§ **What to produce**:
Copy out every line of the data below, word for word and in the same order.

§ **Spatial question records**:
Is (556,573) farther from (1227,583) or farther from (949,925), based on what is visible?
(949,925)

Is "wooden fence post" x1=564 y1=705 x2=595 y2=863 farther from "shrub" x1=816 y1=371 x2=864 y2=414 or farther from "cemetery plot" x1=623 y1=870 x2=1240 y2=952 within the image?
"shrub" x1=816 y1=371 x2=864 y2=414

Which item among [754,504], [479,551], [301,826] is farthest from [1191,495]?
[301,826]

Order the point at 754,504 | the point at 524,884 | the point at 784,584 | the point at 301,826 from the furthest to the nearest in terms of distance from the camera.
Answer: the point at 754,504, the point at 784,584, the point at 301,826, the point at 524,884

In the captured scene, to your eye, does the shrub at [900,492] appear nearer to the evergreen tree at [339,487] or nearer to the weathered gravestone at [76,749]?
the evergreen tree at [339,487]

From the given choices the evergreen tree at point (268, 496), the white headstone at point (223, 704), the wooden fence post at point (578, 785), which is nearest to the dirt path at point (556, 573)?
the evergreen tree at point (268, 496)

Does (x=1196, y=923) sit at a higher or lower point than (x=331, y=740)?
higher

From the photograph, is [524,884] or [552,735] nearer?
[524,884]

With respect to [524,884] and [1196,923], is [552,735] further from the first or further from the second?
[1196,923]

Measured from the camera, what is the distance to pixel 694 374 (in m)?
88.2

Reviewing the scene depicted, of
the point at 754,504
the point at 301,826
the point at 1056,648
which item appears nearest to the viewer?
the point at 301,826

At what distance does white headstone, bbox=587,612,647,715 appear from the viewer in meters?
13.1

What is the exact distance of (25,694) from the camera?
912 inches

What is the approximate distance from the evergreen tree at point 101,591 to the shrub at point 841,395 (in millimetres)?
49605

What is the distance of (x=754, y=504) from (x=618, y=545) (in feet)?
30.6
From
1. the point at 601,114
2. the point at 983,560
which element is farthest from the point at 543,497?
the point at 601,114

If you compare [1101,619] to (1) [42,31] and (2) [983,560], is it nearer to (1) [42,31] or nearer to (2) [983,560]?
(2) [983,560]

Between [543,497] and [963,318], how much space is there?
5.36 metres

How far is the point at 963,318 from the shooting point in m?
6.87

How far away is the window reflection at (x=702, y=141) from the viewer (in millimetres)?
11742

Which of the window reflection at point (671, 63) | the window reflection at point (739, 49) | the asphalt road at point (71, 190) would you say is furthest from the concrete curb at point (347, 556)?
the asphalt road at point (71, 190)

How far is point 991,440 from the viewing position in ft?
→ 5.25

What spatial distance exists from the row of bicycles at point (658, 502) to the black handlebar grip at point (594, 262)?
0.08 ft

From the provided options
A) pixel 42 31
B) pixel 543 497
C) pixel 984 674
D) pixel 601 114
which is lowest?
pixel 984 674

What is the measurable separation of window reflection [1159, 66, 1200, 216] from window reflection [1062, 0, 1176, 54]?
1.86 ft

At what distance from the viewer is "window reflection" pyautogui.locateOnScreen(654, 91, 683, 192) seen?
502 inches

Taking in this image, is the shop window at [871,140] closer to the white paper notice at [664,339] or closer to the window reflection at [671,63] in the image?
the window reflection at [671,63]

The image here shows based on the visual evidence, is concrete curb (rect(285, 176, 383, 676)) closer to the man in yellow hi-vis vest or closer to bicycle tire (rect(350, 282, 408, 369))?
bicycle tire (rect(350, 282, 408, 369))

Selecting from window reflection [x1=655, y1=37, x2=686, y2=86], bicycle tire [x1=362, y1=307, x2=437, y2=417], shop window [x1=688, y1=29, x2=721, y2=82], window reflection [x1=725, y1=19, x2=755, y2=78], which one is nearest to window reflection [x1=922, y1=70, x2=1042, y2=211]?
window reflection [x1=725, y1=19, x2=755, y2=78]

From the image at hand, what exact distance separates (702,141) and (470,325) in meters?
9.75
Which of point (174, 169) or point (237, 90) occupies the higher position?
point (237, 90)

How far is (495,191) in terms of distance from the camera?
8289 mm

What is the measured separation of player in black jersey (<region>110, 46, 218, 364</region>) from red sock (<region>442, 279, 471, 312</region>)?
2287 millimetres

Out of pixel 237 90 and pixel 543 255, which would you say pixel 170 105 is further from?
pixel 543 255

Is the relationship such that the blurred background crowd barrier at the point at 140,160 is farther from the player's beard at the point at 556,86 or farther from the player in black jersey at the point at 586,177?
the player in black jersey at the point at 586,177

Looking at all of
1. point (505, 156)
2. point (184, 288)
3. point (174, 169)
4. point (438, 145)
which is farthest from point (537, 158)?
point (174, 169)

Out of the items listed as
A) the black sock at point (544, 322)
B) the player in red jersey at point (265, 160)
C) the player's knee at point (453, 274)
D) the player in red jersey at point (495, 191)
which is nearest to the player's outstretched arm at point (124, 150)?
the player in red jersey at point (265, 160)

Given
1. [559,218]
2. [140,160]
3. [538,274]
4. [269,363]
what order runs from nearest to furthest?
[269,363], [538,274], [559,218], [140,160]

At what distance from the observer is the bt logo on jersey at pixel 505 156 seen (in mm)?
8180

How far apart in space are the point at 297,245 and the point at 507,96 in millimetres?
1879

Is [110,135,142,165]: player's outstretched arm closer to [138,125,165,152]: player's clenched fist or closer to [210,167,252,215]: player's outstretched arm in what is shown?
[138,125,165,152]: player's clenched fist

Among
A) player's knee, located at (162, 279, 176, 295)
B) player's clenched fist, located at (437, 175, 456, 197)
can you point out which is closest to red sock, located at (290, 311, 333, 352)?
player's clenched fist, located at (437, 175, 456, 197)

§ **Solved exercise**:
Is (556,573) farther from (1227,583) or farther from (949,925), based on what is visible?
(949,925)

Is "wooden fence post" x1=564 y1=705 x2=595 y2=863 farther from "shrub" x1=816 y1=371 x2=864 y2=414 or farther from "cemetery plot" x1=623 y1=870 x2=1240 y2=952 within the image?
"shrub" x1=816 y1=371 x2=864 y2=414

Which item among [754,504], [479,551], [301,826] is farthest from [1191,495]?
[301,826]

Order the point at 754,504 | the point at 524,884 | the point at 784,584 | the point at 301,826 from the furthest to the nearest in terms of distance from the camera.
Answer: the point at 754,504, the point at 784,584, the point at 301,826, the point at 524,884

In the captured scene, to your eye, does the shrub at [900,492] appear nearer to the evergreen tree at [339,487] or nearer to the weathered gravestone at [76,749]?
the evergreen tree at [339,487]

From the given choices the evergreen tree at point (268, 496), the white headstone at point (223, 704), the wooden fence post at point (578, 785), which is nearest to the dirt path at point (556, 573)?
the evergreen tree at point (268, 496)

Does (x=1196, y=923) sit at a higher or lower point than (x=331, y=740)?
higher

From the photograph, is [524,884] or [552,735] nearer?
[524,884]

With respect to [524,884] and [1196,923], is [552,735] further from the first or further from the second?
[1196,923]

Measured from the camera, what is the distance to pixel 694 374 (in m)?
88.2

Reviewing the scene depicted, of
the point at 754,504
the point at 301,826
the point at 1056,648
which item appears nearest to the viewer?
the point at 301,826

At what distance does white headstone, bbox=587,612,647,715 appear from the viewer in meters?
13.1

What is the exact distance of (25,694) from the camera?
912 inches

What is the approximate distance from the evergreen tree at point 101,591 to the shrub at point 841,395 (in millimetres)?
49605

What is the distance of (x=754, y=504) from (x=618, y=545) (in feet)?
30.6
From
1. the point at 601,114
2. the point at 983,560
which element is farthest from the point at 543,497?
the point at 601,114

If you compare [1101,619] to (1) [42,31] and (2) [983,560], is it nearer to (1) [42,31] or nearer to (2) [983,560]?
(2) [983,560]

Between [543,497] and [963,318], how much space is there?
5.36 metres

How far is the point at 963,318 from the shooting point in m?
6.87

How far away is the window reflection at (x=702, y=141) from the viewer (in millimetres)?
11742

Which of the window reflection at point (671, 63) | the window reflection at point (739, 49) | the asphalt road at point (71, 190) would you say is furthest from the concrete curb at point (347, 556)?
the asphalt road at point (71, 190)

How far is point 991,440 from the viewing position in ft?
→ 5.25

What spatial distance exists from the row of bicycles at point (658, 502) to the black handlebar grip at point (594, 262)?
0.08 ft

From the provided options
A) pixel 42 31
B) pixel 543 497
C) pixel 984 674
D) pixel 601 114
which is lowest?
pixel 984 674

What is the measurable separation of window reflection [1159, 66, 1200, 216] from window reflection [1062, 0, 1176, 54]?
1.86 ft

At what distance from the viewer is "window reflection" pyautogui.locateOnScreen(654, 91, 683, 192) seen?
502 inches

Taking in this image, is the shop window at [871,140] closer to the white paper notice at [664,339] or closer to the window reflection at [671,63] in the image?
the window reflection at [671,63]

The image here shows based on the visual evidence, is concrete curb (rect(285, 176, 383, 676)) closer to the man in yellow hi-vis vest or closer to bicycle tire (rect(350, 282, 408, 369))?
bicycle tire (rect(350, 282, 408, 369))

Selecting from window reflection [x1=655, y1=37, x2=686, y2=86], bicycle tire [x1=362, y1=307, x2=437, y2=417], shop window [x1=688, y1=29, x2=721, y2=82], window reflection [x1=725, y1=19, x2=755, y2=78], which one is nearest to window reflection [x1=922, y1=70, x2=1042, y2=211]?
window reflection [x1=725, y1=19, x2=755, y2=78]

From the image at hand, what exact distance separates (702,141) and (470,325) in meters?
9.75
Which of point (174, 169) or point (237, 90) occupies the higher position?
point (237, 90)

How far is (495,191) in terms of distance from the camera?
8289 mm

What is the measured separation of player in black jersey (<region>110, 46, 218, 364</region>) from red sock (<region>442, 279, 471, 312</region>)?
2287 millimetres

Out of pixel 237 90 and pixel 543 255, which would you say pixel 170 105 is further from?
pixel 543 255

Is the relationship such that the blurred background crowd barrier at the point at 140,160 is farther from the player's beard at the point at 556,86 or farther from the player in black jersey at the point at 586,177?
the player in black jersey at the point at 586,177

Looking at all of
1. point (505, 156)
2. point (184, 288)
3. point (174, 169)
4. point (438, 145)
which is farthest from point (537, 158)?
point (174, 169)

Out of the items listed as
A) the black sock at point (544, 322)
B) the player in red jersey at point (265, 160)
C) the player's knee at point (453, 274)
D) the player in red jersey at point (495, 191)
which is nearest to the player's outstretched arm at point (124, 150)?
the player in red jersey at point (265, 160)

Given
1. [559,218]
2. [140,160]
3. [538,274]
4. [269,363]
what order runs from nearest to furthest?
[269,363], [538,274], [559,218], [140,160]

At what distance from the observer is the bt logo on jersey at pixel 505 156 seen (in mm)?
8180

How far apart in space are the point at 297,245 and the point at 507,96 in millimetres?
1879

Is [110,135,142,165]: player's outstretched arm closer to [138,125,165,152]: player's clenched fist or closer to [210,167,252,215]: player's outstretched arm in what is shown?
[138,125,165,152]: player's clenched fist

Among
A) player's knee, located at (162, 279, 176, 295)
B) player's clenched fist, located at (437, 175, 456, 197)
can you point out which is closest to red sock, located at (290, 311, 333, 352)?
player's clenched fist, located at (437, 175, 456, 197)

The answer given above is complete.